Ketua Umum Dewan Minyak Sawit Indonesia (DMSI) Derom Bangun mengatakan untuk membuka akses ekspor minyak kelapa sawit Indonesia ke India memang membutuhkan perlakukan khusus. Pendekatan ini harus dilakukan lebih agresif, baik oleh pemerintah maupun pelaku industri sendiri agar bea masuk CPO dari Indonesia bisa diturunkan.
“Kami promosikan kepada importir di India kalau dari segi legalitas dan standar keberlanjutan, produk kita jauh lebih baik dibandingkan dengan negara lain. Jadi kita melobi pemerintah India dari dalam dan luar sekaligus,” kata Derom Bangun di Jakarta pekan ini.
Dewan Minyak Sawit Indonesia (DMSI) aktif melakukan pendekatan pada sejumlah asosiasi importir CPO di India. Asosiasi itu a.l. Solvent Extractors Association (SEA) India, dan Solidaridad Network Asia Limited (SNAL).
Direktur Eksekutif Gabungan Industri Minyak Nabati Indonesia (GIMNI) Sahat Sinaga mengatakan, fenomena melonjaknya impor produk olahan CPO dari Malaysia, yang berdampak kepada rencana pengenaan pajak pertambahan nilai membuat pangsa pasar ekspor produk olahan dari Indonesia menyusut.

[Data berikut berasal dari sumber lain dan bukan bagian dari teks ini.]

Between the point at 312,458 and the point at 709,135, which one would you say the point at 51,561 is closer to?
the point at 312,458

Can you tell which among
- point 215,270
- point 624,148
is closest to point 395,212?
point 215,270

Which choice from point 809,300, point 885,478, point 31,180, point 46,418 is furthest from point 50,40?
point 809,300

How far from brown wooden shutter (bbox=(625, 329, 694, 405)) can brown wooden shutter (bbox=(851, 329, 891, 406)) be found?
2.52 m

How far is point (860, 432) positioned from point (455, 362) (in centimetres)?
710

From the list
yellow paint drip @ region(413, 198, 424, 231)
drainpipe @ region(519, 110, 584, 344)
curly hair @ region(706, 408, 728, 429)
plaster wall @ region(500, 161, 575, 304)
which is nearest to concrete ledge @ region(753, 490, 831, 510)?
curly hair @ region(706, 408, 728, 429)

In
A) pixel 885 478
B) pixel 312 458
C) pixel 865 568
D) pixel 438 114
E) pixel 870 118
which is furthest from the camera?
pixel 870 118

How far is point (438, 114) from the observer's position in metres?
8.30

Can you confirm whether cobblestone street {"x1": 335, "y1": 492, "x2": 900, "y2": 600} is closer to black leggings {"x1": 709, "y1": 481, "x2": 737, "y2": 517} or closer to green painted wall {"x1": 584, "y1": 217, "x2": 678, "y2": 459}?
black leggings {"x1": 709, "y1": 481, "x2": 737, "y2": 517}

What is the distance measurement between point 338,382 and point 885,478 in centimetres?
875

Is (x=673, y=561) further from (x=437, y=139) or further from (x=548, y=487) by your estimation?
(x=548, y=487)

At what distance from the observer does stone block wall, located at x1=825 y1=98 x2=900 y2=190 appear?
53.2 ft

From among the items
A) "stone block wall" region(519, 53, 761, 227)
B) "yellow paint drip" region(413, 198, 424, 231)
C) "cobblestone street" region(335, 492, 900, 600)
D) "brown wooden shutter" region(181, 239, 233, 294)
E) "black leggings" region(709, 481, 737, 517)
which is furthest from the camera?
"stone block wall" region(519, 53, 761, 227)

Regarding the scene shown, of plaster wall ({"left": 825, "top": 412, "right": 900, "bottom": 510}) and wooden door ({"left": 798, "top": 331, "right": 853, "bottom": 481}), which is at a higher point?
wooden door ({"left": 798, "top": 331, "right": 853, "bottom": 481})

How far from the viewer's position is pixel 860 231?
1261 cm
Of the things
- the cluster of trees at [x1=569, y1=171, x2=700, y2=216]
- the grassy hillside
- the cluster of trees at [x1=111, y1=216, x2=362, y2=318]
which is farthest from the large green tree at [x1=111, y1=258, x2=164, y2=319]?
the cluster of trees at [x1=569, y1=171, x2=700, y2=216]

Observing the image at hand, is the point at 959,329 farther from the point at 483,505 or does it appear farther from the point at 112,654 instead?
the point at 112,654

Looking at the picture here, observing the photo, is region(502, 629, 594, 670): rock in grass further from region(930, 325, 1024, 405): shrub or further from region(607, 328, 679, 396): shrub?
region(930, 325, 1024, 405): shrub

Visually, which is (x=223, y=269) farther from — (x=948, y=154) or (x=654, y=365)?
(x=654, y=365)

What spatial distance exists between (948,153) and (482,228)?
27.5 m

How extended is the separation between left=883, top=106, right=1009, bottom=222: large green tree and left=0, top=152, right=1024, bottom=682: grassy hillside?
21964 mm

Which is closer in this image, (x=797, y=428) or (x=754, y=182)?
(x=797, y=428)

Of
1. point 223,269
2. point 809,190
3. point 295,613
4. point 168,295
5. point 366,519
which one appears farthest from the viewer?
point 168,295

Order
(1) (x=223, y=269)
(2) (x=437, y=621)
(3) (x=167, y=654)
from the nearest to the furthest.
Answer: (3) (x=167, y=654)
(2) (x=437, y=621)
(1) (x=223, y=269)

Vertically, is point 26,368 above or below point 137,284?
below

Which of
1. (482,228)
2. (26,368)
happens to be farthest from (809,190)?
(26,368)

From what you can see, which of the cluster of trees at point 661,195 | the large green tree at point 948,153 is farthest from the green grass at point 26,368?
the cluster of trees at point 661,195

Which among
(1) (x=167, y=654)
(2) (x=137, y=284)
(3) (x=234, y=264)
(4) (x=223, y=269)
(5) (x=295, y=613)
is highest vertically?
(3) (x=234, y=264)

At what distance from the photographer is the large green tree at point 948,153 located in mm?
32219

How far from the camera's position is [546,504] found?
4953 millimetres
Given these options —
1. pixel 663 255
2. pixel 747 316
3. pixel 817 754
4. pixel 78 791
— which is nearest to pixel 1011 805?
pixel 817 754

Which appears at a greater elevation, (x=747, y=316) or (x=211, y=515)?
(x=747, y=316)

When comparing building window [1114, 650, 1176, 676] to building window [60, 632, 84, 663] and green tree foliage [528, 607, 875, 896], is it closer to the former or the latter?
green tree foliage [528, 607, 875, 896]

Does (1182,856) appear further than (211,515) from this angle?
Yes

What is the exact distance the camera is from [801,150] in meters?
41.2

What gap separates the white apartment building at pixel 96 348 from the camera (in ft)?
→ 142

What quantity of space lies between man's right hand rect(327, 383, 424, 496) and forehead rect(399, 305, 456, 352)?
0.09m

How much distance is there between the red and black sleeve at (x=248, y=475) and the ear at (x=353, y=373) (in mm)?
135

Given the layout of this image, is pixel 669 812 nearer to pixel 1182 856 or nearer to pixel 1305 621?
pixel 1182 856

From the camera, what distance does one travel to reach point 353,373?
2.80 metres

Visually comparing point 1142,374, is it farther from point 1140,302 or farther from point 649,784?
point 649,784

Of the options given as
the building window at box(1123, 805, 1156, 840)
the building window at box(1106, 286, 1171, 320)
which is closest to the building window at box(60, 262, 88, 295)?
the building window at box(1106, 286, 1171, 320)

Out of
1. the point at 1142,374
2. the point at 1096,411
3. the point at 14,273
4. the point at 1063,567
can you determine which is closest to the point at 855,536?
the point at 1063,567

Kebijakan pengenaan pajak 10 persen itu merupakan akal-akalan India untuk tetap menjaga industri minyak nabati domestik dari serbuan produk impor asal Indonesia dan Malaysia.
“Jadi, meskipun nanti bea masuk produk olahan CPO kita turun, jatuhnya harga jual ke konsumennya akan tetap mahal. Mau tidak mau, konsumen di negara itu akan beralih ke komoditas lain seperti minyak kedelai,” katanya.
Untuk itu, dia mendesak Pemerintah Indonesia melakukan pendekatan yang lebih agresif kepada pemerintah India. Dia mendukung upaya DMSI untuk melakukan pendekatan dari sisi konsumen dalam negeri India, demi meningkatkan tekanan kepada Mumbai agar bersedia menurunkan bea masuk produk olahan CPO.